Il passato sabato 25 ottobre 2025, il Papa Leone XIV ha ricevuto in udienza privata nel Palazzo Apostolico del Vaticano il primo ministro del Libano, Nawaf Salam, e il vice primo ministro, Tarek Mitri, in una visita ufficiale incentrata sulla situazione politica, sociale e religiosa del paese e sulla stabilità del Medio Oriente.
La giornata ha avuto inoltre un forte significato spirituale: lo stesso giorno la Chiesa celebrava la solennità della Vergine Maria Regina di Palestina e Terra Santa, advocazione che invita a pregare per la pace nella regione e la protezione dei popoli che la abitano.
Una riunione di alto livello in clima di rispetto reciproco
L’incontro si è svolto in un ambiente di cordialità diplomatica e fiducia reciproca. Secondo quanto riferito dall’Ufficio Stampa della Santa Sede, dopo l’udienza privata con il Santo Padre, i dirigenti libanesi hanno intrattenuto una conversazione con il cardinale Pietro Parolin, Segretario di Stato, e con monsignor Paul Richard Gallagher, Segretario per i Rapporti con gli Stati.
Durante le conversazioni è stato sottolineato il buon livello delle relazioni bilaterali tra la Santa Sede e il Libano, paese che la Chiesa ha sempre considerato un punto d’incontro tra Oriente e Occidente, tra cristiani e musulmani.
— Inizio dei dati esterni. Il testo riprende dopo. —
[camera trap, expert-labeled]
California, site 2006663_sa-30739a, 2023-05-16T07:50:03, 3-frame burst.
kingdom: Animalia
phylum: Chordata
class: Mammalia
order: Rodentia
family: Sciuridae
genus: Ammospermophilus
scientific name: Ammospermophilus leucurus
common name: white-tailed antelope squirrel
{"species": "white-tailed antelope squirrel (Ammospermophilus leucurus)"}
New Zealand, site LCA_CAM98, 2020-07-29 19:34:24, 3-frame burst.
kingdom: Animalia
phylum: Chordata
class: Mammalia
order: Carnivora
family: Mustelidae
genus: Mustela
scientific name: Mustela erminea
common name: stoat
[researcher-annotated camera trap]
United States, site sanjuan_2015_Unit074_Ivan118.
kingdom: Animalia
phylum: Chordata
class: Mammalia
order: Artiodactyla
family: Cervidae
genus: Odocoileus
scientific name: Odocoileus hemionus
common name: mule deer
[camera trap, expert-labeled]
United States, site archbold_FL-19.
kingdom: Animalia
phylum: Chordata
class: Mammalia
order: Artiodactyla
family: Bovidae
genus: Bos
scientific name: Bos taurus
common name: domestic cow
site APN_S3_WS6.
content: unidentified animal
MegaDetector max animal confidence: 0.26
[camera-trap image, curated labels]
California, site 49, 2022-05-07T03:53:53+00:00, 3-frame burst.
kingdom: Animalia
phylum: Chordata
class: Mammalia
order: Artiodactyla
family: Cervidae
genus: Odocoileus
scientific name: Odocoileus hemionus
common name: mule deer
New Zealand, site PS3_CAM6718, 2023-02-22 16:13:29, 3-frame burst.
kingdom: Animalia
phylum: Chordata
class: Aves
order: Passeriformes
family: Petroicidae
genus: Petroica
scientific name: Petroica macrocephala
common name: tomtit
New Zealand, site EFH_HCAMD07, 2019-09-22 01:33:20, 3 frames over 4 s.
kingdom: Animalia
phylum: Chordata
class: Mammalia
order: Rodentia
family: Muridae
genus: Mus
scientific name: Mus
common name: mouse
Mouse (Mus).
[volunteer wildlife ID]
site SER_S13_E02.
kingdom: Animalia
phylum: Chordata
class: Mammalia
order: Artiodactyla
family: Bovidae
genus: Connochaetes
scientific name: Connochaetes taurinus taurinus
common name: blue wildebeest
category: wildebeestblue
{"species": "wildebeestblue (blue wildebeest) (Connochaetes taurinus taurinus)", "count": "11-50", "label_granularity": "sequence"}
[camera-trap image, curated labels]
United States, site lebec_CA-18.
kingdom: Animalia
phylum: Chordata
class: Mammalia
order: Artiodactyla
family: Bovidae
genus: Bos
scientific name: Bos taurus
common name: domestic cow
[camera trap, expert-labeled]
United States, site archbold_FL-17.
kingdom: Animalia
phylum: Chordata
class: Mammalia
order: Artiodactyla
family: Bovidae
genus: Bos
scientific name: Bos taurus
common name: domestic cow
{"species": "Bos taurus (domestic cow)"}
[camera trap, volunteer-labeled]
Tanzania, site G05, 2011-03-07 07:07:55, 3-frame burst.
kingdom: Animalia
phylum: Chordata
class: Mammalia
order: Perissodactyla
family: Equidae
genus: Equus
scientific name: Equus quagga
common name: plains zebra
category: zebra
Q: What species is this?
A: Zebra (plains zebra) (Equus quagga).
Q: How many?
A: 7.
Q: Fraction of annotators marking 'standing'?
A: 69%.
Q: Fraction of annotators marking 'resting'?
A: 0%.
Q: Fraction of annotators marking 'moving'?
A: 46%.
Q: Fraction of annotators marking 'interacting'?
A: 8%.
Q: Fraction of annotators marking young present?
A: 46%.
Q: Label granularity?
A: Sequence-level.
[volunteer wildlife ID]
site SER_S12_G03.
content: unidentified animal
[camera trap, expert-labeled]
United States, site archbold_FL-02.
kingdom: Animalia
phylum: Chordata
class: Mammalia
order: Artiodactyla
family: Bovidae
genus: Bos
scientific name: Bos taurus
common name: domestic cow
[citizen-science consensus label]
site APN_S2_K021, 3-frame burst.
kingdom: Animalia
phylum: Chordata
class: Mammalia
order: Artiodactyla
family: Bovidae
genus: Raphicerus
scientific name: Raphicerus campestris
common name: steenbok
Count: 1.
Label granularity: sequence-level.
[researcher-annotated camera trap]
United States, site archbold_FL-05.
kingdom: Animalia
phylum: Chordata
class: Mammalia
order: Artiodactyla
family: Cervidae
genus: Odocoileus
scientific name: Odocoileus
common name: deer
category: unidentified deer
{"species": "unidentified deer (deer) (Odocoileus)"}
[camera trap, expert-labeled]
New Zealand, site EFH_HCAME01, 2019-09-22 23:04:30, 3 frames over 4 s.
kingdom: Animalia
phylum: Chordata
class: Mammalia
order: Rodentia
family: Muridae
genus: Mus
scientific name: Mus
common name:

Entrambe le parti hanno espresso il desiderio comune di promuovere il dialogo nazionale, la convivenza religiosa e la ricostruzione economica del paese, profondamente colpito dalla crisi finanziaria e dall’instabilità politica.
Il Libano, cuore cristiano d’Oriente
Il Libano, dove i cristiani costituiscono ancora circa il 30 % della popolazione, è considerato dalla Santa Sede un pilastro del cristianesimo in Medio Oriente. Negli ultimi anni, la crisi economica, la corruzione istituzionale e le tensioni regionali hanno indebolito la coesione nazionale, provocando l’emigrazione di migliaia di famiglie cristiane.
Durante l’udienza, il Papa Leone XIV ha riaffermato la sua vicinanza al popolo libanese, esortando i responsabili politici ad agire con coraggio e senso del bene comune per preservare il carattere unico del paese. Il Pontefice ha ribadito che “il Libano non è solo un paese, ma un messaggio di convivenza e speranza per tutto il Medio Oriente”.
Un gesto di vicinanza: l’annuncio del viaggio papale
Durante l’incontro, è stato confermato ufficialmente che il Papa Leone XIV realizzerà un viaggio apostolico in Libano dal 30 novembre al 2 dicembre 2025, con l’obiettivo di “portare un messaggio di pace, speranza e unità” a tutte le comunità del paese. La visita si inquadra nel Giubileo 2025 e sarà la prima di un Pontefice nel paese dalla visita di Francesco nel 2019.
Fonti diplomatiche vaticane indicano che questo viaggio mira a riaffermare il ruolo del Libano come modello di convivenza religiosa e culturale, in mezzo a una regione segnata da conflitti prolungati e spostamenti forzati.
La Vergine Maria, Regina di Palestina e Terra Santa
Il 25 ottobre, giorno dell’udienza, ha coinciso con la solennità della Vergine Maria Regina di Palestina e Terra Santa, istituita nel 1927 dal patriarca latino di Gerusalemme e approvata dal papa Pio XI nel 1933. La festività ricorda la protezione materna della Vergine su tutti i popoli del Medio Oriente ed è una giornata di preghiera per la pace nella regione.
In questo contesto spirituale, l’incontro del Papa con i leader libanesi ha avuto anche una dimensione profetica: riaffermare che la diplomazia vaticana non si limita a quella politica, ma è radicata nella fede e nella ricerca di una pace fondata sul Vangelo.
Un messaggio di speranza per il Medio Oriente
Al termine dell’udienza, il Vaticano ha evidenziato l’impegno comune per la pace, la giustizia e la convivenza tra religioni. Il Papa ha reiterato la sua preghiera per il Libano e ha chiesto ai cristiani del mondo di non dimenticare le comunità orientali, “testimoni di una fede che ha resistito a persecuzioni, guerre e povertà”.
L’udienza del 25 ottobre si iscrive in una lunga tradizione di attenzione costante del Papa verso il Medio Oriente, e in particolare verso il Libano, paese che il Vaticano continua a considerare chiave per il futuro del cristianesimo nella regione.